Dawn of the Transformer

Introduction

The previous part of the series presents traditional NLP models. This part will concern itself with the best NLP model up to date, completely new architecture that will be built from scratch.

This notebook will introduce the transformer architecture in the order of input to output.

Transformer architecture is also a multi-encoder-multi-decoder architecture. Some models also only contains the encoder part, which is used for tasks like text classification, whereas some models only contain the decoder part, which is used for tasks like text generation. For machine translation, both encoder and decoder should be used since the text generation and text understanding are both required.

The Transformer Architecture for Machine Translation

General Structure

We firstly must clearly state the input and output of the transformer architecture in the case of machine translation.

The input of the encoder the transformer architecture is a sequence of tokens, of shape [batch_size, src_len], whilst the decoder accepts an input of shape [batch_size, trg_len]. The transformer model will output a sequence of tokens, of shape [batch_size, trg_len, trg_vocab], which can later be arg-maxed into [batch_size, trg_len], with each token id in the second dimension being the next token of that position in the decoder input sequence.

For example, if the input of the decoder is <bos>, Attention, is, all, you, with <bos> as the beginning of the sentence, the output of the transformer model will be Attention, is, all, you, need.

Then, this part introduces the transformer structure by breaking it down into several parts.

The general structure is as follows,

Transformers Architecture

Which can be expressed as,

enc_out = enc_in |> input_block |> [multi_head_self_attention |> add_and_norm |> feed_forward |> add_and_norm] * N

dec_out = [(dec_out |> multi_head_self_attention |> add_and_norm |> feed_forward |> add_and_norm, enc_out) |> multi_head_cross_attention |> add_and_norm |> feed_forward |> add_and_norm] * N |> un_embedding_block

where N is the number of layers in the transformer architecture, |> is pipe, and [...] is the list of functions that are applied in order.

Input Block

Embedding and tokenization have already been introduced in previous parts.

Except for the normal tokenization and embedding, another important part of the input is the positional encoding in the transformer architecture.

The necessity of positional encoding is justified by the fact that the transformer architecture does not have any recurrence or convolution, in other words, it doesn't process the input token-by-token, and thus it fails to capture the position of the tokens in the input sequence.

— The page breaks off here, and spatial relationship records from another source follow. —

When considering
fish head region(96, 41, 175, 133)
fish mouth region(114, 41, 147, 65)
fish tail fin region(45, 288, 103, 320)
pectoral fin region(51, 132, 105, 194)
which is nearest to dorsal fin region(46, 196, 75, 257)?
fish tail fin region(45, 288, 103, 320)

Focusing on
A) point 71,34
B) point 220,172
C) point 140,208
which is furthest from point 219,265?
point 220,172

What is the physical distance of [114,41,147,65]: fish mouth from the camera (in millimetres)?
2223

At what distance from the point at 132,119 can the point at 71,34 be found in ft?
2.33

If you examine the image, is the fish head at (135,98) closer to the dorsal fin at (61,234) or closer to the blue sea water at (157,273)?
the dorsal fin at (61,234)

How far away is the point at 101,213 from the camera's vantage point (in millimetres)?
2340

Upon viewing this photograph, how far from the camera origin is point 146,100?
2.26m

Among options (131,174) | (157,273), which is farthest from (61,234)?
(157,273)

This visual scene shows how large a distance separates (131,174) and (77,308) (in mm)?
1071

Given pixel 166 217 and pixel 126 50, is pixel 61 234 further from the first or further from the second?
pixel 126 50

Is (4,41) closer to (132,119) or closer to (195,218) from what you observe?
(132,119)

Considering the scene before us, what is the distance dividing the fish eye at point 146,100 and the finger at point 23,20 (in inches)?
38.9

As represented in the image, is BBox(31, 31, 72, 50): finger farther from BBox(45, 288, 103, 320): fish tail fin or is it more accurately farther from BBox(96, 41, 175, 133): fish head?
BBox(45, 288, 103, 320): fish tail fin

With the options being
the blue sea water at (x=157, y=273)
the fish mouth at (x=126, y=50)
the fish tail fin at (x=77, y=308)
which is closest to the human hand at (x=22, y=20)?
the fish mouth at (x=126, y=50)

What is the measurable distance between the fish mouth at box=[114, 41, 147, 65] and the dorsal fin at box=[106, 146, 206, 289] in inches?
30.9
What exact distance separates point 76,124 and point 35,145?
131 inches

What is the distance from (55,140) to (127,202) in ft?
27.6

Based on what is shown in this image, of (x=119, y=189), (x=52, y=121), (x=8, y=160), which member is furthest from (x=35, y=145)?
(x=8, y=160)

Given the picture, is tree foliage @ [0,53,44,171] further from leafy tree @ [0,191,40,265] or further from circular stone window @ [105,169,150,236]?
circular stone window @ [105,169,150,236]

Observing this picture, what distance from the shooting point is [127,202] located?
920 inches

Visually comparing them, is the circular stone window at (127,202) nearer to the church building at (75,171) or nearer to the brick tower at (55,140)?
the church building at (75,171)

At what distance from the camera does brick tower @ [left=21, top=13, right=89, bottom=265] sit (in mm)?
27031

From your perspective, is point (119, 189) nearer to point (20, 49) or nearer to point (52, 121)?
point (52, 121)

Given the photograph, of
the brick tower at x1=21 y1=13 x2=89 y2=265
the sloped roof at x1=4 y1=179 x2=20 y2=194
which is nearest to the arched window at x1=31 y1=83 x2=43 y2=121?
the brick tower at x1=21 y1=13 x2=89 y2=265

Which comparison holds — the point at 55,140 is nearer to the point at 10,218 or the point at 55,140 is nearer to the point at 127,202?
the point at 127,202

To deal with the problem, instead of sending in only the embeddings of the tokens, the positional encoding is added to the embeddings. The positional encoding is a vector that is added to the embeddings of the tokens, and it is calculated by the following formula,

$PE_{(pos, 2i)} = \sin(pos / 10000^{2i / d_{model}})$

$PE_{(pos, 2i+1)} = \cos(pos / 10000^{2i / d_{model}})$

where $pos$ is the position of the token in the input sequence, $i$ is the index of the dimension of the positional encoding, and $d_{model}$ is the dimension of the model, which equals the dimension of the embeddings.

This equal may seem arbitrary, but it is chosen to make the positional encoding have a smooth curve, which means that the positional encoding will have a similar value for similar positions.

In addition, the positional coding using the sine and cosine functions is chosen because the model can learn to attend to relative positions, since the sine of the sum of two angles can be expressed as a function of the sines and cosines of the angles, and so is the cosine.

Multi-head Attention

Cross Attention

If an attention layer requires to pay attention to a sequence based on another sequence, it is called cross attention. For example, the decoder in the machine translation task should pay attention to the encoder output in order to process the output of previous decoder layers.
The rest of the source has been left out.